Coupes rases et déboisement massif en Roumanie

, par  Association ARPENT , popularité : 33%

Extraits :
Coupes rases et déboisement massif

Selon certaines sources de l’Office National des Forêts roumain, 80% des forêts administrées par des privés ont été abattues ou ont été exploitées bien au-delà des limites prévues par la loi. Il en va ainsi d’un certain Mihai Pascovici qui, aidé d’ouvriers, a coupé en une seule nuit les 30 ha de forêts qu’il venait de récupérer.

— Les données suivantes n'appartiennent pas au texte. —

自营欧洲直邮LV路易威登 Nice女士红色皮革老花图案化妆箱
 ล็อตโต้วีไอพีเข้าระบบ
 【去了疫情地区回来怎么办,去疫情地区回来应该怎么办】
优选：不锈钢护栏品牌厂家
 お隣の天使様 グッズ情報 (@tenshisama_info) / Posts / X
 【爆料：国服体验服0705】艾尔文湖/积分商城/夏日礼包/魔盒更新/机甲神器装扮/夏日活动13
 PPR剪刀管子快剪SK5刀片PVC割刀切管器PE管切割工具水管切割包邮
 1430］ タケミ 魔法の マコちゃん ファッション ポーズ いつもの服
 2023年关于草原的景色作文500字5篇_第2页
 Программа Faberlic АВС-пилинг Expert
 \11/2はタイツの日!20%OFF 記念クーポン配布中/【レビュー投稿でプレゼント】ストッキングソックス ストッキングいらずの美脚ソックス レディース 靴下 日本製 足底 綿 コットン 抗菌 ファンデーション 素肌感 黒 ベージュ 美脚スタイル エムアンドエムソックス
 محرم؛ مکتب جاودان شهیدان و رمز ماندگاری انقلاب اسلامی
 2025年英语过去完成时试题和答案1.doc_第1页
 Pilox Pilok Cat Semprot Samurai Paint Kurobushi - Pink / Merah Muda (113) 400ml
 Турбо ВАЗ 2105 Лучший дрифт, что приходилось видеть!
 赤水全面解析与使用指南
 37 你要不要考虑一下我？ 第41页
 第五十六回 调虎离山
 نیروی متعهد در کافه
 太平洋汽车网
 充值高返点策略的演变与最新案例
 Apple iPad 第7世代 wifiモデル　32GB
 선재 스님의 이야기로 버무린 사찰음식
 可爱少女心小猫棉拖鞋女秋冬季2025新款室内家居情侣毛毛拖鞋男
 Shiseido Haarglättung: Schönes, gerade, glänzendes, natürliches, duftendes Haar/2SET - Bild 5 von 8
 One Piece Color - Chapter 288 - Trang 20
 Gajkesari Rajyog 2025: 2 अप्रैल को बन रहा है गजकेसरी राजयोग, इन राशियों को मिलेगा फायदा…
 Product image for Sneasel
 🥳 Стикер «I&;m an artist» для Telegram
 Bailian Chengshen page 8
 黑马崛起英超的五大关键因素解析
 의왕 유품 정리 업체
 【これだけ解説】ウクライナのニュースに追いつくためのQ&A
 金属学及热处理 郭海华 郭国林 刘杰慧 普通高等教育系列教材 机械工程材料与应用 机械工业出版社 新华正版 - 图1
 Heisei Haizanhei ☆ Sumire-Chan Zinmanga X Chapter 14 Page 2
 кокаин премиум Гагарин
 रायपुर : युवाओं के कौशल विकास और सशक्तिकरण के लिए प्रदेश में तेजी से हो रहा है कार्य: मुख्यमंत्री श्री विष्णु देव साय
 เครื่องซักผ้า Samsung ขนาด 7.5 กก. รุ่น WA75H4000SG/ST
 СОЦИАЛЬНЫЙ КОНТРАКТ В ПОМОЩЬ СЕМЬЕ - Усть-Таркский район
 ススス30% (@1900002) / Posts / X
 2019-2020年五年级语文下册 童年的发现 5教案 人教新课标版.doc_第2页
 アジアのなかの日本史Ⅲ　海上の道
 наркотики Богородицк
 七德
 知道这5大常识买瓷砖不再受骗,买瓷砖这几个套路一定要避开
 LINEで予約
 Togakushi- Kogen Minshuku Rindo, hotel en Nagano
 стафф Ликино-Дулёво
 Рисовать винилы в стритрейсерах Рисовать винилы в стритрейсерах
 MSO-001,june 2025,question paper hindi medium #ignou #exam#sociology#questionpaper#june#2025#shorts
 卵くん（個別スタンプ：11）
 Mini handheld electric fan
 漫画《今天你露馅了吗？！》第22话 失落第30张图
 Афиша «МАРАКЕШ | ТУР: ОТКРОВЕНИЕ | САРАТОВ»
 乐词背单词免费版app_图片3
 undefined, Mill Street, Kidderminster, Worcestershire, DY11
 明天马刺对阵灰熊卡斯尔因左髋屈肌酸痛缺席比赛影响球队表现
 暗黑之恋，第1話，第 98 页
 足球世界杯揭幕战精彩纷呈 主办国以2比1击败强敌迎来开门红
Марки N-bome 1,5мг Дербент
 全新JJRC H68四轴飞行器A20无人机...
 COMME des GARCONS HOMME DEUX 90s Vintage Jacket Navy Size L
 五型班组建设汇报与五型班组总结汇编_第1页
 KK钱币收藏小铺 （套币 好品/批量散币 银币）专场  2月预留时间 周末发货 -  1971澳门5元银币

En mars 2011, le Conseil local d’Oradea a approuvé à l’unanimité un projet présenté pour la première fois en début de séance par l’un des maires adjoints. Par un contrat, dont les clauses étaient confidentielles, la ville s’associait à une compagnie non nommée, qui devait ouvrir une centrale à biomasse d’une capacité de 10 mégawatts d’énergie électrique et thermique. L’investissement s’élevait à 15 millions d’euros. Le mémorandum était rédigé à la hâte, dans un roumain et un anglais bourrés de fautes, pleins d’arguments populistes qui présentaient le projet comme un pas vers une ville plus verte et indépendante sur le plan énergétique. Des personnes qui connaissaient mieux le projet m’ont informé que cette centrale à biomasse était censée utiliser du bois provenant des forêts qui entouraient la ville d’Oradea. J’ai entrepris alors de faire pression sur le maire en lui expliquant que ce projet, nuisible pour la ville, allait annuler l’effet positif de toutes ses autres réalisations. Avec une biologiste reconnue, Anna Marossy, nous avons lancé une pétition pour bloquer le projet. Nous avons récolté presque 700 signatures et avons déclenché un grand scandale médiatique, de sorte que le maire a organisé un débat public sur ce sujet.
A ce débat ont participé également les représentants de la compagnie autrichienne RES. Je leur ai demandé quel combustible ils comptaient utiliser. Leur réponse était : les brindilles et le bois mort des forêts, « des quantités suffisantes pour 3 à 5 ans ». Or il est évident qu’aucune compagnie n’investirait 15 millions d’euros dans une centrale dont la durée de vie ne serait que de 3 à 5 ans. Je leur ai demandé encore comment ils comptent s’assurer que le bois qu’ils utilisent ne provient pas de forêts vivantes et comment ils veulent éviter le déboisement. Ils ont répondu qu’ils achèteraient le bois d’une compagnie intermédiaire qui s’occuperait de ces problèmes et que cela ne les regardait pas, qu’il faudrait m’adresser à cette compagnie. Or cette compagnie n’existait pas encore !

Ca ne vous rappelle rien ? Mais ne perdons pas espoir :

Suite à ce débat public et suite à la pétition, le projet a été tacitement abandonné. Il se peut que la compagnie autrichienne se soit retirée après s’être rendu compte de l’hostilité de l’opinion publique.